▶ GIVEN PROBLEM
Copy out the part of the data that opens with the line containing "What item from" and closes with the line containing "0.49 meters", including both of those lines. Reproduce these lines exactly and nothing else.

▶ ITEMS
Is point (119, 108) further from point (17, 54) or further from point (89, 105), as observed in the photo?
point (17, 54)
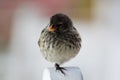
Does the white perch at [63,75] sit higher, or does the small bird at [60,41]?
the small bird at [60,41]

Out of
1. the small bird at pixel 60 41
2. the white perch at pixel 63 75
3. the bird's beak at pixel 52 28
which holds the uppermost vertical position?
the bird's beak at pixel 52 28

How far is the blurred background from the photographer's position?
1186 mm

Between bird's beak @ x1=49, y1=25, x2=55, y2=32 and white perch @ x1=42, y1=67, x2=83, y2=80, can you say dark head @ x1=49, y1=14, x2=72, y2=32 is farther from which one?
white perch @ x1=42, y1=67, x2=83, y2=80

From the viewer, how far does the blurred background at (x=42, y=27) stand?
3.89 ft

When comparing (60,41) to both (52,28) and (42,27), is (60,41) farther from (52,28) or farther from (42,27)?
(42,27)

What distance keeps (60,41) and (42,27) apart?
0.43 metres

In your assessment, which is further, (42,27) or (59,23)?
(42,27)

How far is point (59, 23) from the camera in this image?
756 millimetres

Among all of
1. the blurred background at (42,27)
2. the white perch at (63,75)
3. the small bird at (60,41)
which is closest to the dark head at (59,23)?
the small bird at (60,41)

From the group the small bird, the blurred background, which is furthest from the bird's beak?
the blurred background

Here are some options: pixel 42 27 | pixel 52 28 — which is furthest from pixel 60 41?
pixel 42 27

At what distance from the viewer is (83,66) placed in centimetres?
118

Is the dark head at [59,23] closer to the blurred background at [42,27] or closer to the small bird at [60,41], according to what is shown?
the small bird at [60,41]

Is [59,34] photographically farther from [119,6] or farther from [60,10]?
[119,6]
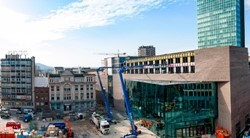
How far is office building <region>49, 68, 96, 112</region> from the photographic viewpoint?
8075 cm

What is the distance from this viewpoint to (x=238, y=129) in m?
54.5

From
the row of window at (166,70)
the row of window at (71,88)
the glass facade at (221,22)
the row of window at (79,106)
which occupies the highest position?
the glass facade at (221,22)

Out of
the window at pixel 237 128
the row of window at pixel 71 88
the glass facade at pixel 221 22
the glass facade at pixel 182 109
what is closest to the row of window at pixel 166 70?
the glass facade at pixel 182 109

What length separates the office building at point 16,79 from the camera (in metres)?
85.2

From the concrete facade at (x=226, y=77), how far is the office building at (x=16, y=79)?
162 feet

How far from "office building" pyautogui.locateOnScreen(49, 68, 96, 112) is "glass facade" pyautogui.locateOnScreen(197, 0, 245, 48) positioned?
74937 mm

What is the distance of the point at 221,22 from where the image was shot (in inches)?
5182

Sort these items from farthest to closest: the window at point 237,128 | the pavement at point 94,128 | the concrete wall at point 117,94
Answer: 1. the concrete wall at point 117,94
2. the pavement at point 94,128
3. the window at point 237,128

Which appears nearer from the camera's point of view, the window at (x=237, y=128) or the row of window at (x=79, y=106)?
the window at (x=237, y=128)

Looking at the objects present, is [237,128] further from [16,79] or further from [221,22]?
[221,22]

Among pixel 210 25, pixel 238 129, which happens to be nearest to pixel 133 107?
pixel 238 129

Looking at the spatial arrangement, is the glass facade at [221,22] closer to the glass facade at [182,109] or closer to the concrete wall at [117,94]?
the concrete wall at [117,94]

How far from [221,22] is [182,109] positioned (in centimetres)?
9341

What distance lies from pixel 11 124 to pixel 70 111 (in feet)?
72.2
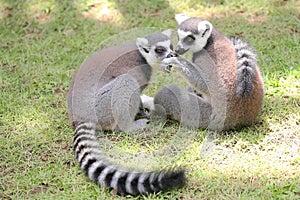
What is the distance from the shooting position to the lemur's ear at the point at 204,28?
488 centimetres

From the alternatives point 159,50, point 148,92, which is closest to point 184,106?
point 159,50

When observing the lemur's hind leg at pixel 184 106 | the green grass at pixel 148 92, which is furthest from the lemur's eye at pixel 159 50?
the green grass at pixel 148 92

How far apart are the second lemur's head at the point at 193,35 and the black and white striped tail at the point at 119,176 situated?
1.29 meters

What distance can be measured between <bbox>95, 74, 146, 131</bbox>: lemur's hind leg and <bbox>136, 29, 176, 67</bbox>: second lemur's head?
285 mm

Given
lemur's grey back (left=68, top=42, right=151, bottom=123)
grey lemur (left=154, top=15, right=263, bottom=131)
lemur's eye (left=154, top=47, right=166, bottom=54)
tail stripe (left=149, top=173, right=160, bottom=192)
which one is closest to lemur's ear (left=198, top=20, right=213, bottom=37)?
grey lemur (left=154, top=15, right=263, bottom=131)

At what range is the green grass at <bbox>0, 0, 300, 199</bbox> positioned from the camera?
4.36 metres

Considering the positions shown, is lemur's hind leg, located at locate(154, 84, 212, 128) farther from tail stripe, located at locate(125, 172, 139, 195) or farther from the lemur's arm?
tail stripe, located at locate(125, 172, 139, 195)

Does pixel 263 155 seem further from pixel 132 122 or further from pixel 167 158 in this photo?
pixel 132 122

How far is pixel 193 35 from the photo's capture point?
494 centimetres

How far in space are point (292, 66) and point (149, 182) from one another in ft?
8.49

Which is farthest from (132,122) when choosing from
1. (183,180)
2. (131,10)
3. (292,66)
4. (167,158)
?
(131,10)

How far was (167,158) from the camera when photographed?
183 inches

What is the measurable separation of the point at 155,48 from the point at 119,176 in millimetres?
1505

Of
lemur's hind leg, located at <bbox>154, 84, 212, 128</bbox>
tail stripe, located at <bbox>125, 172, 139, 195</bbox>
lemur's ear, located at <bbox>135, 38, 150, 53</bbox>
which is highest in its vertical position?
lemur's ear, located at <bbox>135, 38, 150, 53</bbox>
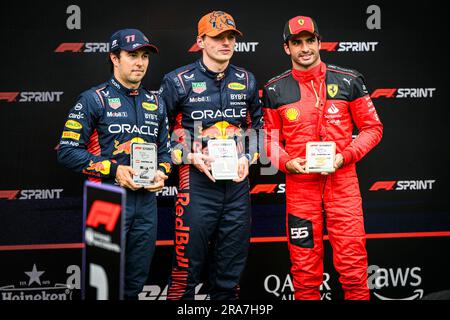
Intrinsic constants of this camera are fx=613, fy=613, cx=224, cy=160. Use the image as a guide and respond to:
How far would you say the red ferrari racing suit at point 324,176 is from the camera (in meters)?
3.84

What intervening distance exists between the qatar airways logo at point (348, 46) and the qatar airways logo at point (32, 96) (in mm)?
1917

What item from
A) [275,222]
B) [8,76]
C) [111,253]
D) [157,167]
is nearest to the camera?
[111,253]

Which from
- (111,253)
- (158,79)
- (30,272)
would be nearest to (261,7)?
(158,79)

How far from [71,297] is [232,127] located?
1.67 metres

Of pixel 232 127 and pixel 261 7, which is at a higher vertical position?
pixel 261 7

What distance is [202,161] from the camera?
3783 mm

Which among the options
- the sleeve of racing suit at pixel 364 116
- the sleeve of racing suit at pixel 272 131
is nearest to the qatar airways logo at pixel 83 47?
the sleeve of racing suit at pixel 272 131

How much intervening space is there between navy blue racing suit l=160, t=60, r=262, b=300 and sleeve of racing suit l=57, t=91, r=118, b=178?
0.49 meters

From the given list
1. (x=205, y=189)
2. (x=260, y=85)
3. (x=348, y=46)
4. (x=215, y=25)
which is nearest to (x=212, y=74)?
(x=215, y=25)

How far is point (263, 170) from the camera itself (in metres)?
4.49

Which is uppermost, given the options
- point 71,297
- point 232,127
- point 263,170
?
point 232,127

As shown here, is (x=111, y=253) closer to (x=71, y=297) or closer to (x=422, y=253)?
(x=71, y=297)

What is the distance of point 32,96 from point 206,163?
1354 millimetres

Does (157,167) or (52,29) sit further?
(52,29)
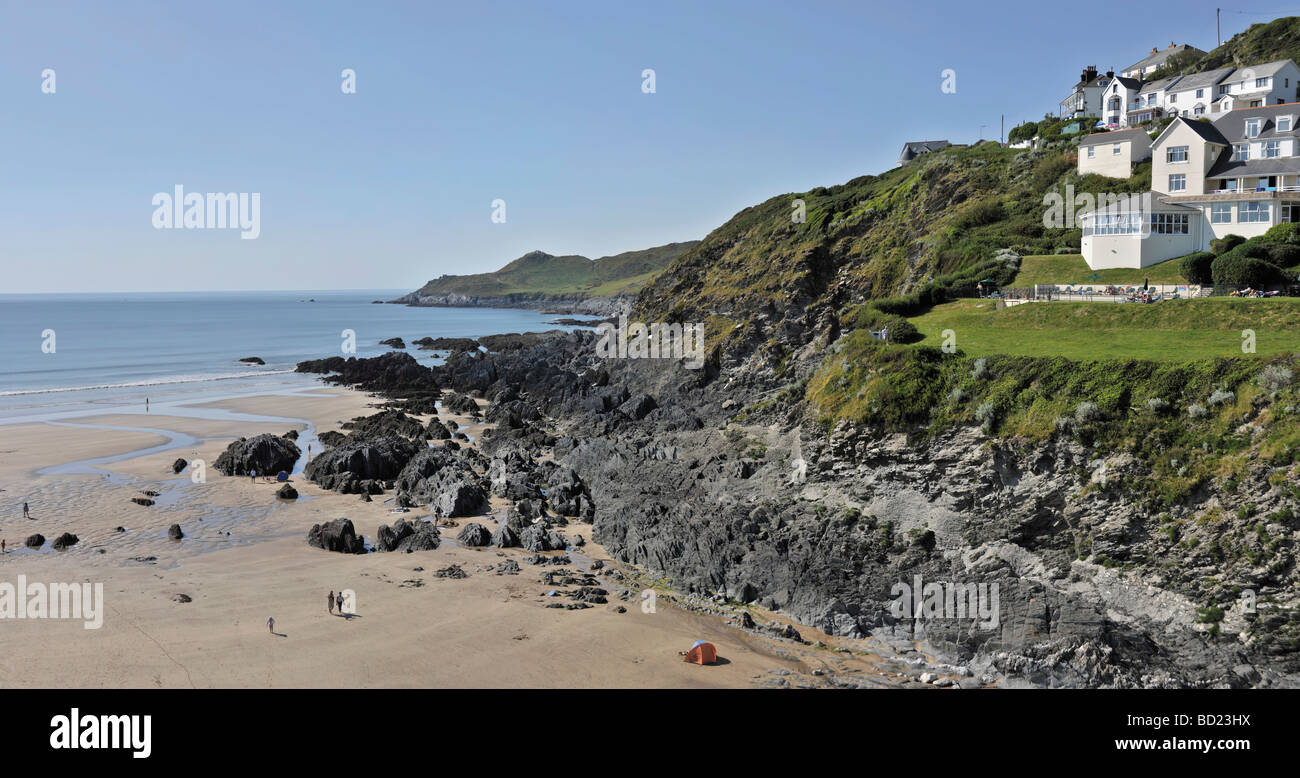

▶ TASK RESULT
What item from
A) [275,222]
B) [8,76]
C) [111,253]
D) [157,167]
is nearest to the camera?
[111,253]

Which from
- (111,253)
- (158,79)
- (30,272)
would be nearest to (261,7)?
(158,79)

How far from [71,297] is [232,127] located?
1.67 metres

Of pixel 232 127 and pixel 261 7, which is at a higher vertical position?
pixel 261 7

What distance is [202,161] from the camera?
3783 mm

Which among the options
- the sleeve of racing suit at pixel 364 116
- the sleeve of racing suit at pixel 272 131
is nearest to the qatar airways logo at pixel 83 47?
the sleeve of racing suit at pixel 272 131

How much intervening space is there between navy blue racing suit l=160, t=60, r=262, b=300 and sleeve of racing suit l=57, t=91, r=118, b=178?
0.49 meters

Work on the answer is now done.